Tâches à réaliser =
1. Selon l'extrait consacré au Mahatma et à Hermann Kallenbach, quelle profession exerçait ce dernier ?
2. Présentez l'ensemble des enregistrements sous la forme d'un fichier CSV à deux colonnes, intitulées enonce et reponse, avec une ligne par enregistrement. Chaque ligne contient l'énoncé dans le premier champ et la réponse dans le second, chaque champ étant placé entre guillemets, avec les sauts de ligne remplacés par des espaces.

··· Extrait du document ···

La "révélation" de cette relation homosexuelle - sans doute restée platonique - dans une biographie signée Joseph Lelyveld, ancien journaliste du "New York Times", a suscité l’émoi en Inde en 2011 où, plus de soixante ans après sa mort, il est toujours considéré comme un saint. On connaît le rapport à la sexualité du Mahatma qui avait fait vœu d’abstinence et testait sa résistance aux plaisirs terrestres en se faisant masser ou en dormant avec des femmes nues. On connaît moins l’intensité de la relation qu’il entretint avec Hermann Kallenbach, architecte juif allemand, pour qui il délaissa un temps sa femme et ses enfants. En formidable conteur, Gilbert Sinoué retrace ces années de lutte passées ensemble en Afrique du Sud puis leur correspondance lorsqu’ils furent séparés par la guerre. Grâce à un immense travail de documentation, l’écrivain s’est plongé dans la peau de Hermann Kallenbach en alliant à merveille la rigueur historique - chaque fait et chaque lettre sont "authentiques et vérifiables" - au souffle romanesque.

··· Données sources ···

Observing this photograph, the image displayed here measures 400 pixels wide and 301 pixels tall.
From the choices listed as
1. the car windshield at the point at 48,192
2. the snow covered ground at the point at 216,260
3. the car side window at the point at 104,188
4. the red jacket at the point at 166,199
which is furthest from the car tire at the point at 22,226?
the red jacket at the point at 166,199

···

Résultats ordonnés =
1. Hermann Kallenbach était architecte.

2.
enonce,reponse
"Observing this photograph, the image displayed here measures 400 pixels wide and 301 pixels tall. From the choices listed as 1. the car windshield at the point at 48,192 2. the snow covered ground at the point at 216,260 3. the car side window at the point at 104,188 4. the red jacket at the point at 166,199 which is furthest from the car tire at the point at 22,226?","the red jacket at the point at 166,199"